I don't get it, you mean the process would be too slow? Maybe in exceptional cases, London or the Governor alone can allow the entrance/passage of any other military force, provided that he is satisfied that the colony's security is at risk and the militia cannot defend the colony alone effectively; but the legislature must ratify such a decision within 60/90/120 days.
Yes. Too likely to be bogged down in one form of problem or another.
If you ever want to move Connecticut troops into Massachusetts, you won't want to wait for the legislature to agree.
And personally, I'd drop that part entirely. Again, if anyone is bothering to move troops from outside (colony) into (colony), it's something that should be made to run as smoothly as possible, so at best this is a meaningless thing and at worst its a bloody hindrance to defense or concentrating forces in a given place as a base.
You see, in the 300+ years of the British Empire, nobody seems to have ever seriously proposed adding colonial representatives to the British parliament, (other than during the ARW as a last-ditch effort) so I really have to assume it wasn't a very good idea.
Certainly wasn't something the American colonies (going by Socrates's idea that we use the body representing the Patriots to speak for "the colonists") felt was practical, and they were the ones - or chosen by the ones - who were hollering about how the absence of representation was a sign of more-than-Neroesque tyranny.
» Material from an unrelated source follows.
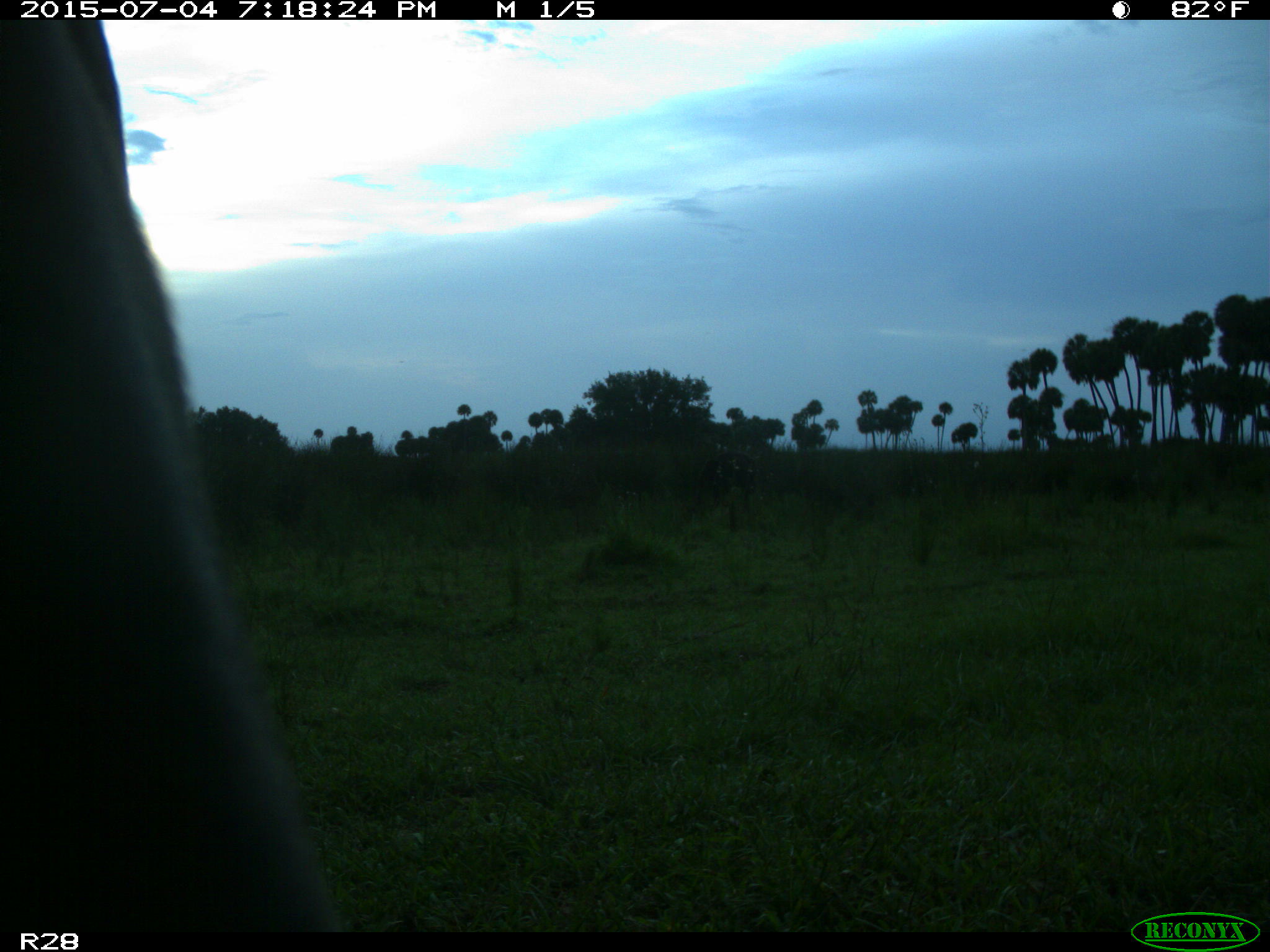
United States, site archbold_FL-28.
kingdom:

One thing I think one would need to sort out for representation or any other compromise to work is some acceptance on the part of the complainers that the right for their grievances to be heard is not the same as the right for their wishes to be granted.
It's like the right to a fair trial not granting you a verdict of "innocent".
So long as the idea that Parliament has to give in is the idea that the Americans are basing their position on, there isn't any possible compromise that can be made even if Parliament says "Fine, let's talk."
I'm focusing on the Americans because it was their complaining that turned this from "ad hoc tax measure" to "conflict over what was acceptable". That's not to say it was Wrong (we've been over that). But you can't have an argument with yourself.